Core: Data loss after compaction #2195 #2196

Stephen-Robin · 2021-02-02T06:48:44Z

For details, please refer to #2195

rdblue · 2021-02-02T23:54:13Z

@aokolnychyi, can you take a look at this?

zhangjun0x01 · 2021-02-03T01:08:11Z

I am sorry, this is a known bug,I had found the bug when I did the Rewrite Action,and I had open a PR #1762 , just not merged ,the purpose of this rewrite Action is to compaction small files, so I think it is more reasonable to exclude data files which size > the target size during table scan.

rdblue · 2021-02-03T01:49:27Z

@zhangjun0x01, next time please highlight that there is a correctness problem. I didn't know that #1762 fixed a correctness problem or we would have prioritized it and made sure it was in the 0.11.0 release. Thanks for pointing us to that issue, we will take a look at both alternative solutions.

Stephen-Robin · 2021-02-03T02:19:38Z

I am sorry, this is a known bug,I had found the bug when I did the Rewrite Action,and I had open a PR #1762 , just not merged ,the purpose of this rewrite Action is to compaction small files, so I think it is more reasonable to exclude data files which size > the target size during table scan.

@zhangjun0x01
Hi zhangjun, I found that large files exceeding the threshold were filtered out in PR.#1762 , Perhapsd the rewrite data file operation should not only includes small file merging, but also large files should be segmented and rewritten. This PR has already rewritten large files after segmentation. What do you think about this, and thanks rdblue for pushing this issue.

zhangjun0x01 · 2021-02-03T02:44:53Z

@Stephen-Robin I think there is no need to split the large file, because if the file size exceeds the target size, it will be automatically split into multiple CombinedScanTasks when reading, and read concurrently, instead of having a task to read the large file. Splitting a large file into multiple small files will make the Rewrite Action consume more resources, and too many small files are not friendly to hdfs. what do you think about ?

zhangjun0x01 · 2021-02-03T03:12:00Z

@zhangjun0x01, next time please highlight that there is a correctness problem. I didn't know that #1762 fixed a correctness problem or we would have prioritized it and made sure it was in the 0.11.0 release. Thanks for pointing us to that issue, we will take a look at both alternative solutions.

I'm very sorry, this problem should be resolved before 0.11.0 release. When I submitted this pr, I requested openinx to help me to review, maybe he be busy, I forgot this pr when 0.11.0 was released, I must pay attention to this problem next time.

HeartSaVioR · 2021-02-03T03:17:25Z

You're welcome to subscribe dev@ mailing list and participate discussion, RC verification, etc. Github mention is easy to slip through, so once you find some urgent things like regression or correctness, dev@ mailing list (or Slack channel) is appropriate place to share.

▸ Instruction a
In the records, retype every line from the one containing "Given their distances from the camera, list" through the one containing "5. point (146, 136)", inclusive.

▸ Supplied records

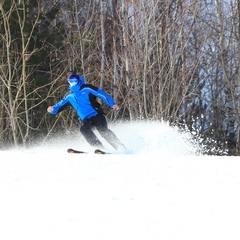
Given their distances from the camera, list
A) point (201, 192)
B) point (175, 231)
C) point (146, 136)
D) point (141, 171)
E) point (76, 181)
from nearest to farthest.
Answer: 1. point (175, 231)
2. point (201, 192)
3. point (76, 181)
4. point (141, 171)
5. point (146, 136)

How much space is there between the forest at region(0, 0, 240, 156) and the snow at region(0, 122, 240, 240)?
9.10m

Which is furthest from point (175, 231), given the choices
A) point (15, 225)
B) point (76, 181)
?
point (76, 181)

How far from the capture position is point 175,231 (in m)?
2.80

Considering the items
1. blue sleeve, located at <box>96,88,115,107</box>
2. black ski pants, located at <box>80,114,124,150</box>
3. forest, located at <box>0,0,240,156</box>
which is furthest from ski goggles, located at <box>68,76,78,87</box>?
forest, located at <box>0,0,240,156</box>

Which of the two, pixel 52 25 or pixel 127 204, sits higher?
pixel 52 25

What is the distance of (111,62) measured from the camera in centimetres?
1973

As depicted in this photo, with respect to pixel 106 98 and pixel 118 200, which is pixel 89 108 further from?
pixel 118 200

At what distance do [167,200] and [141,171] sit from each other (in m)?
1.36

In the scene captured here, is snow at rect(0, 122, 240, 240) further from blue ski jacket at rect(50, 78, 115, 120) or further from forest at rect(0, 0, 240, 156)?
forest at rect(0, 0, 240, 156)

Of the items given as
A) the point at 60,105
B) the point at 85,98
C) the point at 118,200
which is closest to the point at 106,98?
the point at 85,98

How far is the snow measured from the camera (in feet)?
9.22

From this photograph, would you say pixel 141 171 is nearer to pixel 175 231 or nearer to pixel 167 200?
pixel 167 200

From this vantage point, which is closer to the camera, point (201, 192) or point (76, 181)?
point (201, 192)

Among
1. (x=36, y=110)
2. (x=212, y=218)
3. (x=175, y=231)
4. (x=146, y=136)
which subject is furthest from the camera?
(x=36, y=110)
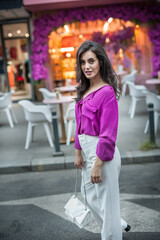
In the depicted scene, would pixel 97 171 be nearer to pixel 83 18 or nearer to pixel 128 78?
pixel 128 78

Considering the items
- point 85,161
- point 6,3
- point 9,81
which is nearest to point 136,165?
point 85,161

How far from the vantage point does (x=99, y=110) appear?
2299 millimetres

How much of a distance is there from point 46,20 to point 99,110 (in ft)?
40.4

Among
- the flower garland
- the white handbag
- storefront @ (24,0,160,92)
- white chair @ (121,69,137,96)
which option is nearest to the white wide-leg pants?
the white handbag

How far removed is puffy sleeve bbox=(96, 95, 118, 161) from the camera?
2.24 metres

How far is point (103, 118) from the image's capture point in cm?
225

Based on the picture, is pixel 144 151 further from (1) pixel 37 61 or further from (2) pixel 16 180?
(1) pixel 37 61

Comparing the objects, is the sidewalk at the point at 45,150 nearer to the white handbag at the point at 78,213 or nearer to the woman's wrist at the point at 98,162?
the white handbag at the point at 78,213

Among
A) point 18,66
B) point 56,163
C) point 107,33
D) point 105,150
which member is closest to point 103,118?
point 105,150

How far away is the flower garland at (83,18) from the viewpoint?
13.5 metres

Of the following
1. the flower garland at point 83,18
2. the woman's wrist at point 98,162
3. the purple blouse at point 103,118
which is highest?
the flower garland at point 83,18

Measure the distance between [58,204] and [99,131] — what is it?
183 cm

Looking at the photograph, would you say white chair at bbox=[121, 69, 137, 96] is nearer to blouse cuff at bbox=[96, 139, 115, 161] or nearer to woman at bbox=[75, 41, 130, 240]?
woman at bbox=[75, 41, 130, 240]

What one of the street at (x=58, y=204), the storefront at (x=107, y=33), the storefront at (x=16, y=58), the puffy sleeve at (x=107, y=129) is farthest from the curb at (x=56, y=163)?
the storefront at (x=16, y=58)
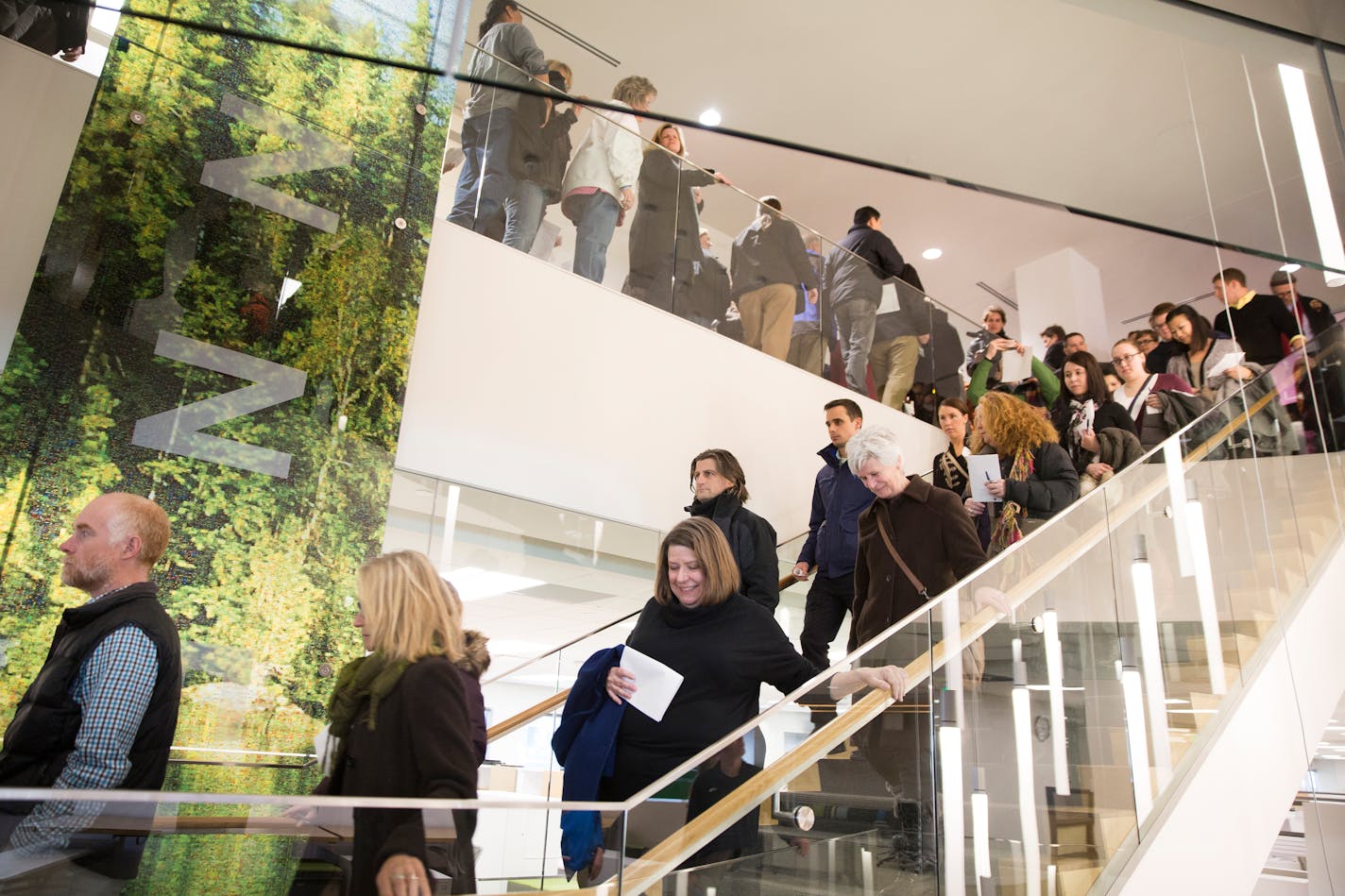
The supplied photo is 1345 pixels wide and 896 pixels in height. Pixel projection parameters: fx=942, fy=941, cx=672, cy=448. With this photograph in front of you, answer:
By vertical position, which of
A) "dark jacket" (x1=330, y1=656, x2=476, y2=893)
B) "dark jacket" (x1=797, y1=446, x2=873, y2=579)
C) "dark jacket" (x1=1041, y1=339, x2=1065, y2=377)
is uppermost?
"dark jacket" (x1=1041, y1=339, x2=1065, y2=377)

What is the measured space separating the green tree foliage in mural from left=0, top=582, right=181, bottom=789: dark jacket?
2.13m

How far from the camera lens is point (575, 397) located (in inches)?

--

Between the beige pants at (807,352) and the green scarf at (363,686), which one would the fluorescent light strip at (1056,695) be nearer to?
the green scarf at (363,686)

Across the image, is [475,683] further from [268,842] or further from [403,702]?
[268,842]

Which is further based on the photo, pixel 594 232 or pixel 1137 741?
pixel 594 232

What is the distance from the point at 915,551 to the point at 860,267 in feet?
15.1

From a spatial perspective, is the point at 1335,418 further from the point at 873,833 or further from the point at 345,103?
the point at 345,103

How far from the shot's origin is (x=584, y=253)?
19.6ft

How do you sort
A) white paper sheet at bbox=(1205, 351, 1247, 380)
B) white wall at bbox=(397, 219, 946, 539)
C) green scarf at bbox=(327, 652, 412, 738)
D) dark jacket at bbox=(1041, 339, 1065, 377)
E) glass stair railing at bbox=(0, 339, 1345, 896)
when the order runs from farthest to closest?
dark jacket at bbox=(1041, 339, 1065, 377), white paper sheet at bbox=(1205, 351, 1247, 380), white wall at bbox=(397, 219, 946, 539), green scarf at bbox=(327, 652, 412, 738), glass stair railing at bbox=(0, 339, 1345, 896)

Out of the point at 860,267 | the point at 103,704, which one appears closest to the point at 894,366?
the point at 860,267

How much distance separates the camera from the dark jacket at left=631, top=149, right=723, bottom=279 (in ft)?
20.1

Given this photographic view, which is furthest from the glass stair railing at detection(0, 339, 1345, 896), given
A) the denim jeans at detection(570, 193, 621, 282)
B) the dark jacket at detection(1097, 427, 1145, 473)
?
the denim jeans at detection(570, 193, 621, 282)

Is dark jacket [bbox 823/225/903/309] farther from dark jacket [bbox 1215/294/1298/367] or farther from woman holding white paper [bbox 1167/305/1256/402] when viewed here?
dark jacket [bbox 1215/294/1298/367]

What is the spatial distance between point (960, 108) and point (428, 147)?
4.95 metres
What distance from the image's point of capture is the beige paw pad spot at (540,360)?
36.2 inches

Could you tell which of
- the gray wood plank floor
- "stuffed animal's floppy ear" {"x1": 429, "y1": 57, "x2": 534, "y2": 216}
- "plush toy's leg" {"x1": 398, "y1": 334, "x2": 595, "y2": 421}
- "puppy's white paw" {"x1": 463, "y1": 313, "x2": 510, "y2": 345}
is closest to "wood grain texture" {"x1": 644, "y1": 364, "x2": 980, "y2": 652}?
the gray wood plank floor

▸ Instruction b
List each distinct username that appears as a comment author in the compaction data-loss thread.

▸ Problem solution a
Given their distances from the camera, list
A) point (201, 192)
B) point (175, 231)
C) point (146, 136)
D) point (141, 171)
E) point (76, 181)
from nearest to farthest.
Answer: 1. point (175, 231)
2. point (201, 192)
3. point (76, 181)
4. point (141, 171)
5. point (146, 136)

▸ Problem solution b
Stephen-Robin
rdblue
zhangjun0x01
HeartSaVioR